* _Assigned task_
For this exercise, copy the data exactly and omit any images.

* _Data for the task_
□ □ □ □
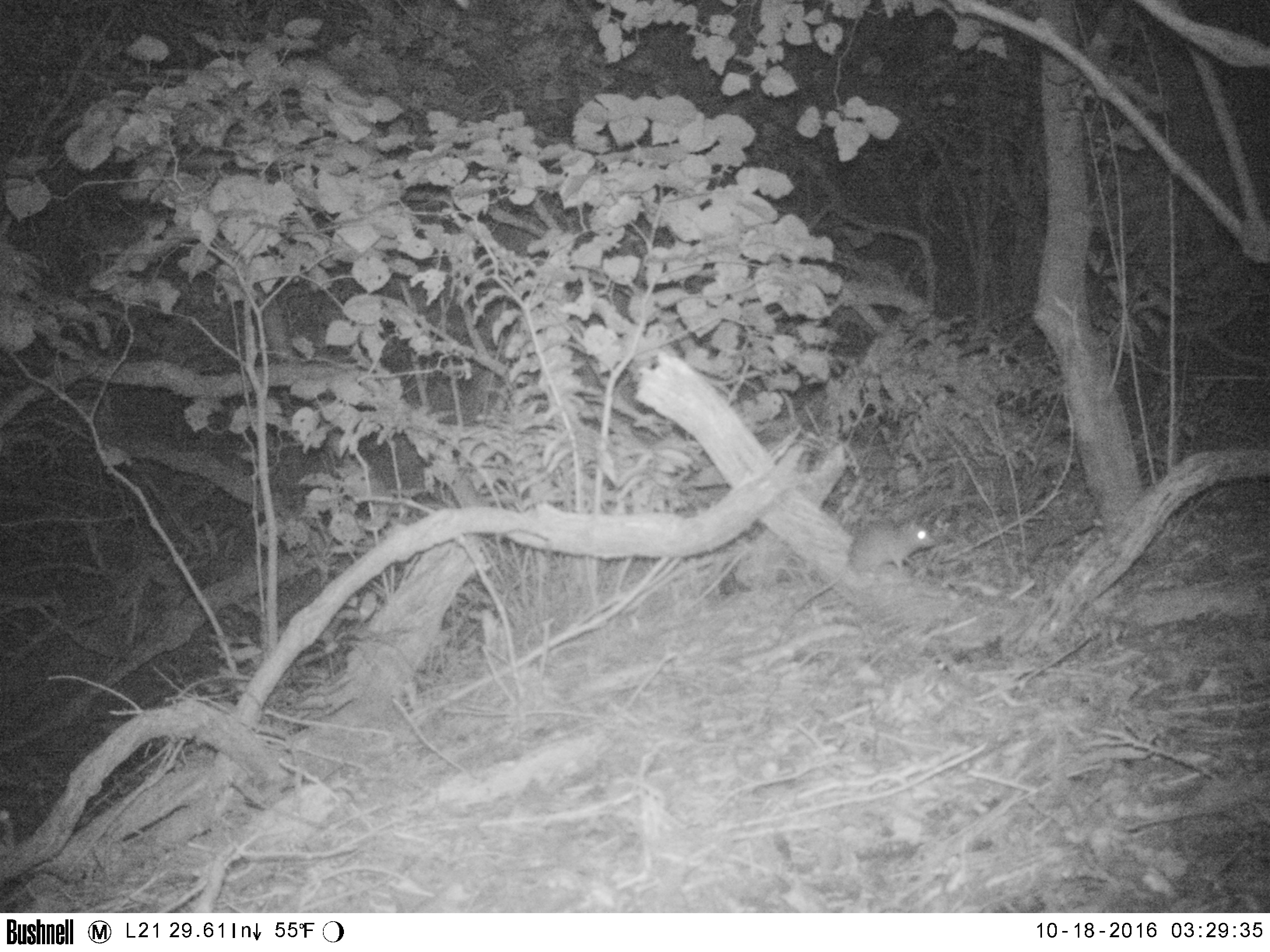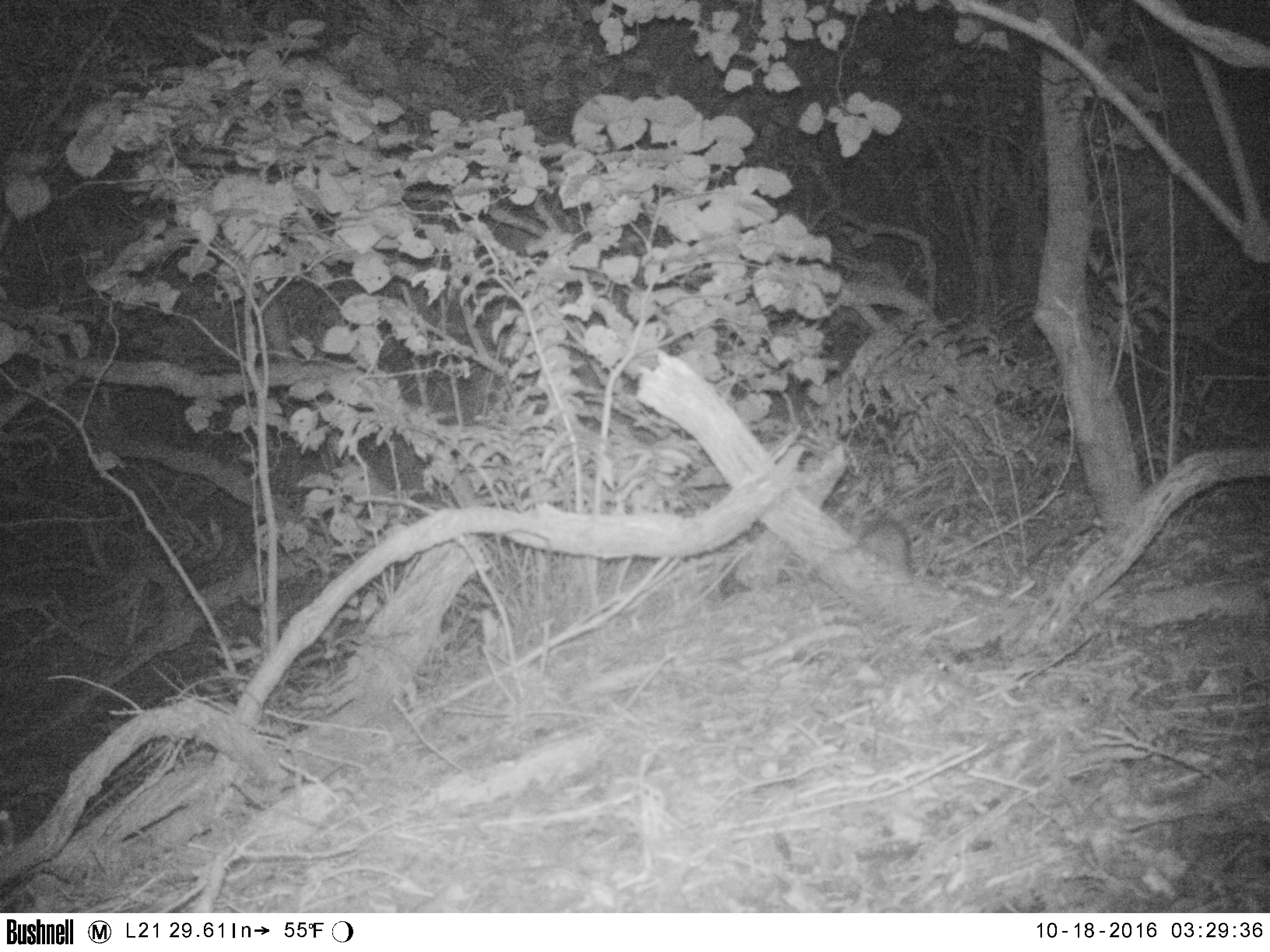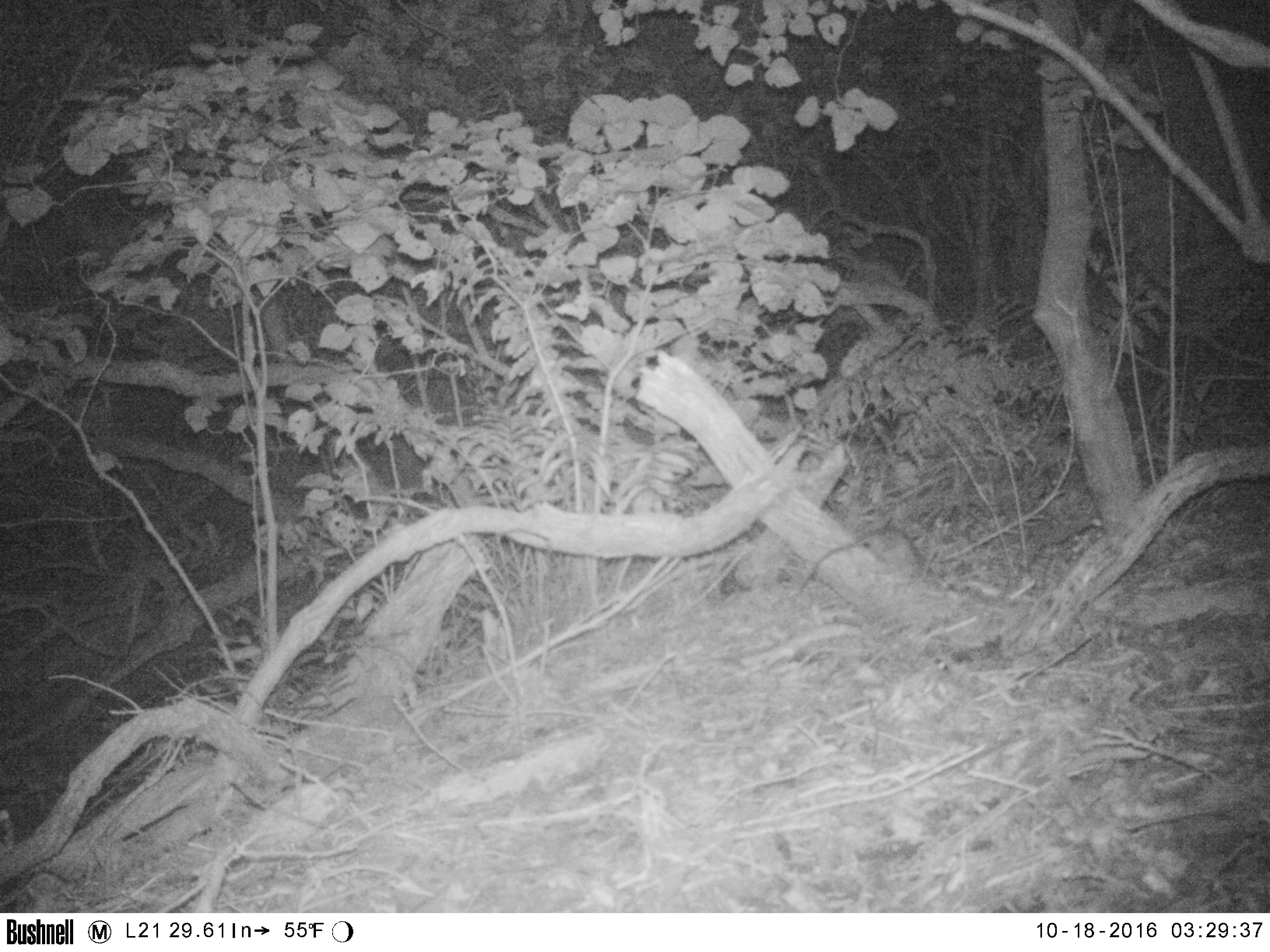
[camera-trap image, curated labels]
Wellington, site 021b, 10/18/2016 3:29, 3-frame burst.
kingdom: Animalia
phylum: Chordata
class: Mammalia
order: Rodentia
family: Muridae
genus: Rattus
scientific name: Rattus rattus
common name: ship rat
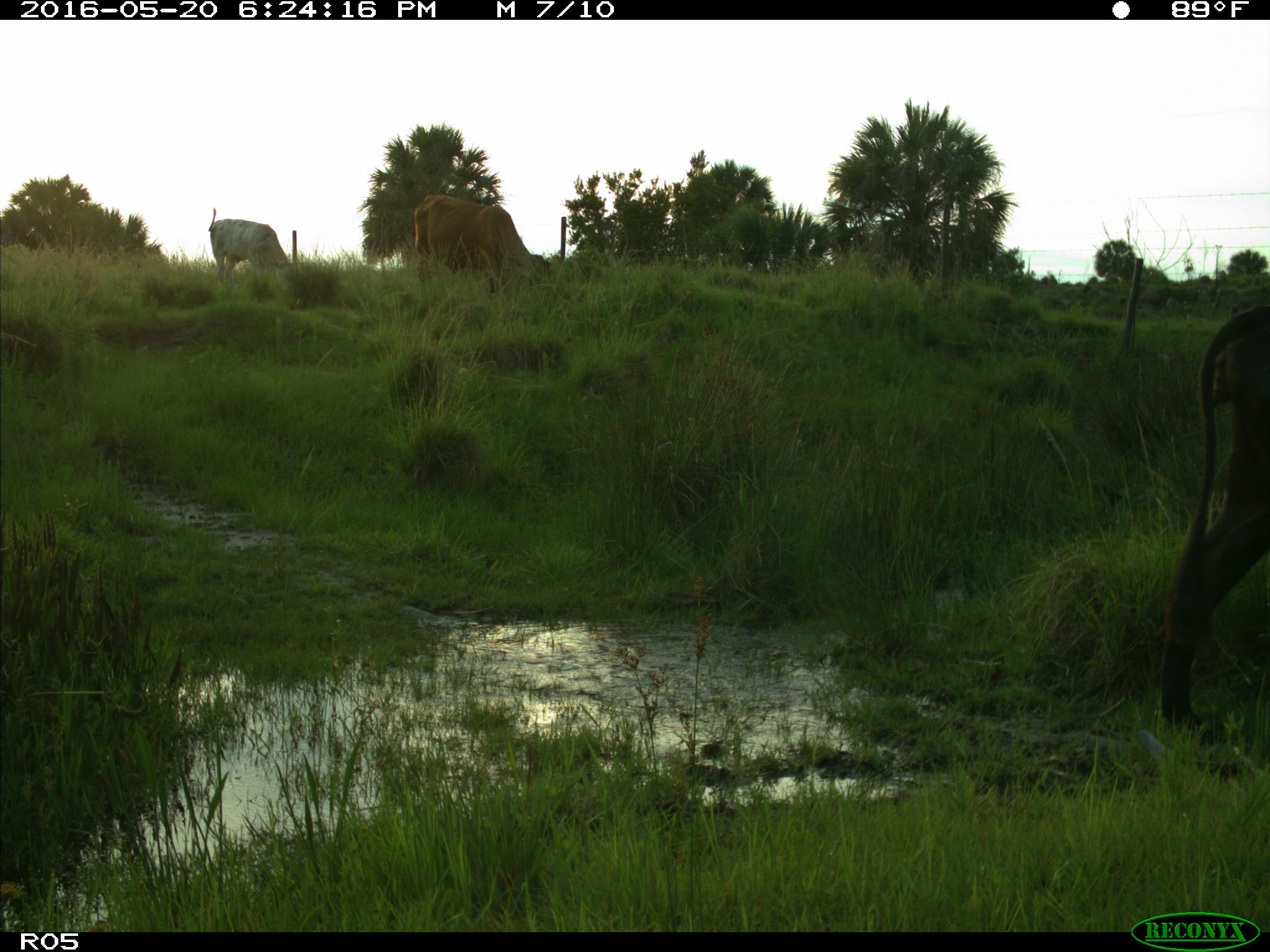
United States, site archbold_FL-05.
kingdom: Animalia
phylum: Chordata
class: Mammalia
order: Artiodactyla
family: Bovidae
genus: Bos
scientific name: Bos taurus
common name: domestic cow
Bos taurus (domestic cow).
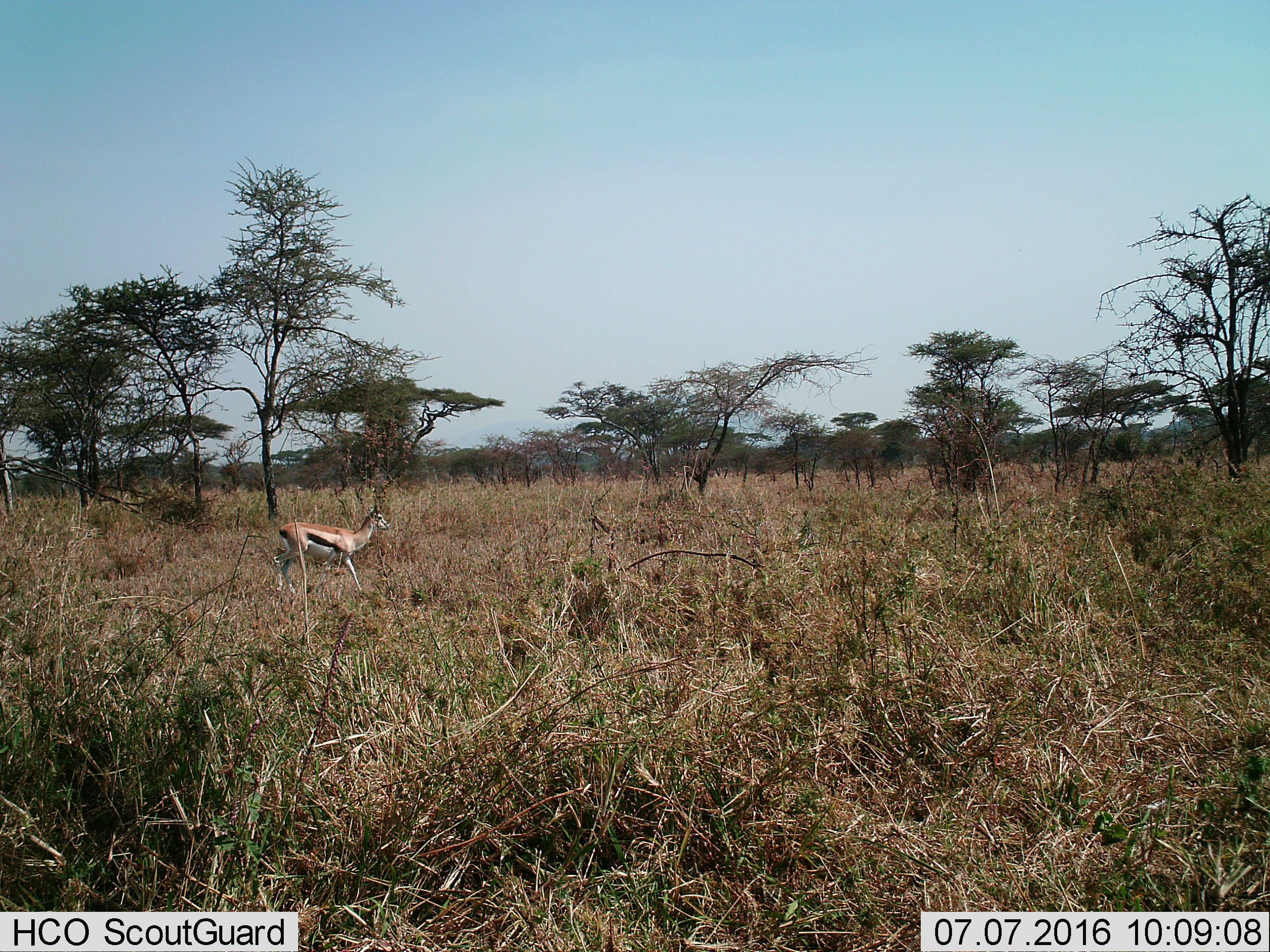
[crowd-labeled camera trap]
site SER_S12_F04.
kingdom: Animalia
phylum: Chordata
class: Mammalia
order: Artiodactyla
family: Bovidae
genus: Eudorcas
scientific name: Eudorcas thomsonii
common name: thomson's gazelle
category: gazellethomsons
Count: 1.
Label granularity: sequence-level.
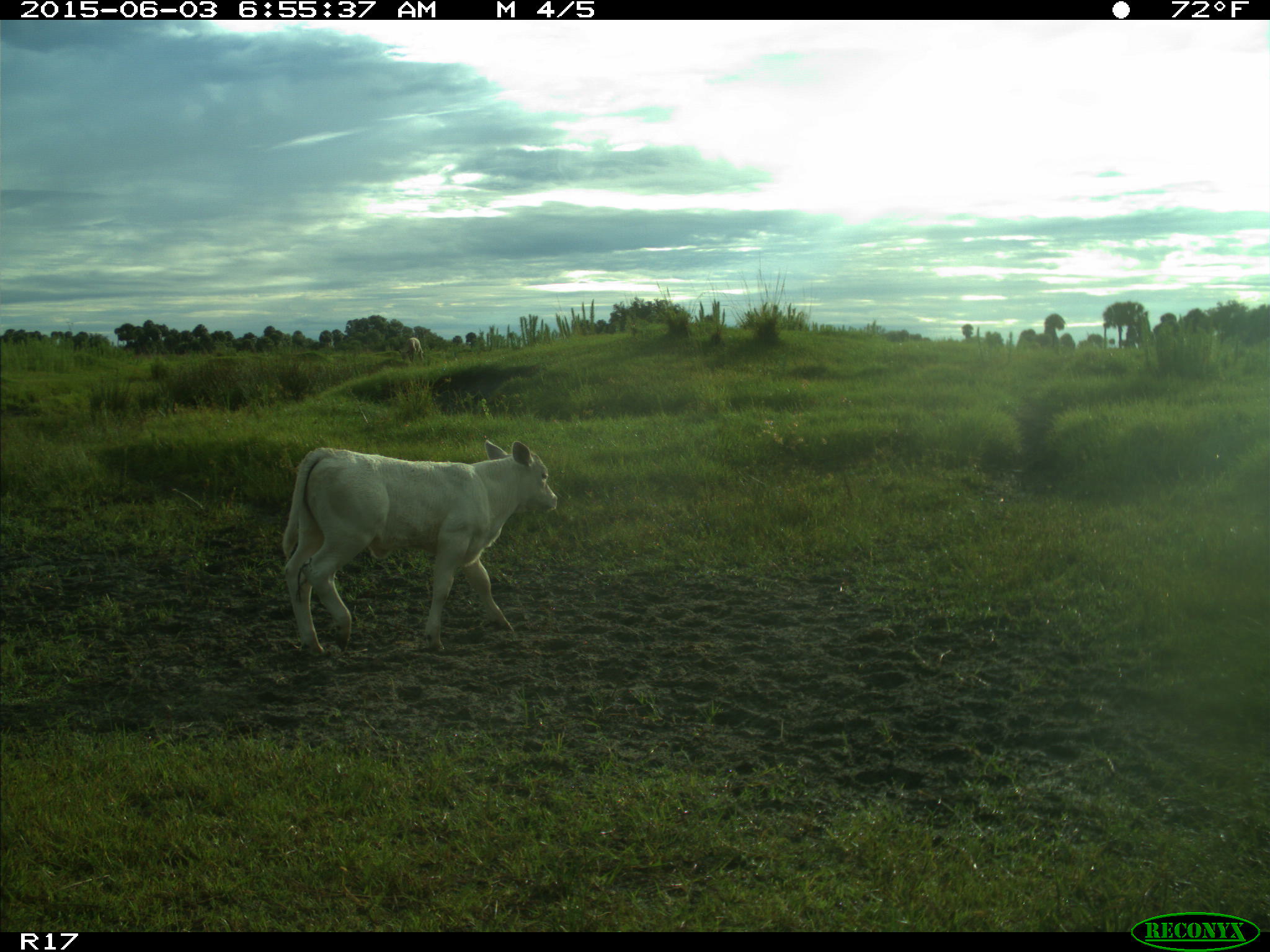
□ □ □ □
* _Completed task_
[camera-trap image, curated labels]
Wellington, site 021b, 10/18/2016 3:29, 3-frame burst.
kingdom: Animalia
phylum: Chordata
class: Mammalia
order: Rodentia
family: Muridae
genus: Rattus
scientific name: Rattus rattus
common name: ship rat
United States, site archbold_FL-05.
kingdom: Animalia
phylum: Chordata
class: Mammalia
order: Artiodactyla
family: Bovidae
genus: Bos
scientific name: Bos taurus
common name: domestic cow
Bos taurus (domestic cow).
[crowd-labeled camera trap]
site SER_S12_F04.
kingdom: Animalia
phylum: Chordata
class: Mammalia
order: Artiodactyla
family: Bovidae
genus: Eudorcas
scientific name: Eudorcas thomsonii
common name: thomson's gazelle
category: gazellethomsons
Count: 1.
Label granularity: sequence-level.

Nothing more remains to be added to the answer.